• What is required
Can you copy out, word for word, the part of the Hong Kong protests essay between "As an expat, I’ve" and "no particular order.", inclusive?

An expat’s thoughts about Hong Kong

01.09.2019


Studio Incendo/Creative Commons 2·0

As an expat, I’ve been asked a few times about what I think of the Hong Kong protests. There’s no straight answer to this. Here are a few thoughts, in no particular order.

  • The British never gave us universal suffrage, so the notion that it was all roses before 1997 is BS. The best the Brits managed was half of LegCo toward the end, but before that it was pitiful. And the express reasons they didn’t give it to us, certainly in the mid-20th century, were racist.
  • Having said that, I’d love to see half of LegCo up for grabs, if not more.
  • The extradition bill is, in the grand scheme, pretty minor. If the PRC really wants to grab you, they will.
  • However, I totally get that codifying it into law gives them greater authority, or is perceived to give them that.
  • It wouldn’t be the first time the US State Department and others meddled in our affairs, and I don’t believe this is an exception.
  • Expecting the British to help out is a hiding to nothing. The Shadow Cabinet was critical of John Major’s Conservatives in the 1990s over Hong Kong, and when in office, months before the handover, was arguably even less effective. There’ll be the occasional op-ed from Chris Patten. Not much else. The UK is too mired in its own issues anyway, looking more and more like the sort of failed state that it professes to “help” right now.
  • It hasn’t helped that HK Chinese feel that our culture is under threat, including our language, and there hasn’t been any indication from the PRC of alleviating this (the old playbook again). Observers inside China may see HKers’ embrace of its internationalist culture as colonial and subservient to foreigners; HKers see it as a direct contrast to the lack of openness within the PRC between 1949 and the early 1980s and as a “freer” expression of Chineseness. Arguments could be made either way on the merits of both positions. That resentment has been stoked for some time, and HKers will only need to point to the Uighurs as an indication of their fears.
  • Withdrawal of the bill, even temporarily, would have been wiser, as it’s not a time for the PRC to get hard-line over this. This shouldn’t be a case of us v. them. This is, however, a perfect opportunity to have dialogue over reinterpreting “one country, two systems”, and persuade the ROC of its merit—the Chinese commonwealth idea that has been in my thoughts for a long time. However, Xi is one of the old-school tough guys, and this mightn’t be on his agenda. China hasn’t exactly gone to young people to ask them what they think—we never have, whether you’re talking about the imperial times, the period between 1911 and 1949, or afterwards.

• Provided information
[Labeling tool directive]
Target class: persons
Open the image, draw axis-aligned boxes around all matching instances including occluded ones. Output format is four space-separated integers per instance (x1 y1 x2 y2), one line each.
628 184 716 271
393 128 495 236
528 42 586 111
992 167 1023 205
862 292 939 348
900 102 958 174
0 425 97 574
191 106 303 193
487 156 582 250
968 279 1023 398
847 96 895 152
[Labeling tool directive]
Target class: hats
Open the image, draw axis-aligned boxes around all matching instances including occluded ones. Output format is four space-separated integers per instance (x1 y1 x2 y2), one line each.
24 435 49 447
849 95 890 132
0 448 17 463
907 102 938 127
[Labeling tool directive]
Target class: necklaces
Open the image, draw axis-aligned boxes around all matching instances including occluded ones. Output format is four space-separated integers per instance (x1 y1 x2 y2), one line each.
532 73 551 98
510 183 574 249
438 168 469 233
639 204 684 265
---
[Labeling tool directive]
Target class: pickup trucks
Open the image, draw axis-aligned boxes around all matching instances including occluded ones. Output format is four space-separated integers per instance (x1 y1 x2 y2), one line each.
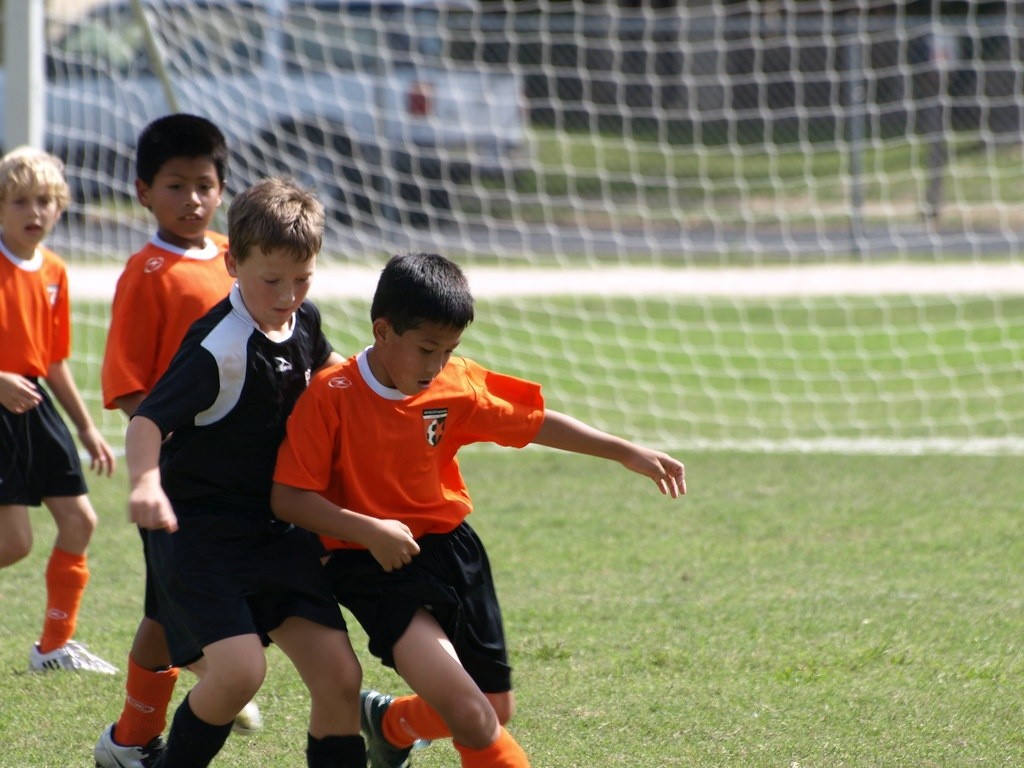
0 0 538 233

• Final result
As an expat, I’ve been asked a few times about what I think of the Hong Kong protests. There’s no straight answer to this. Here are a few thoughts, in no particular order.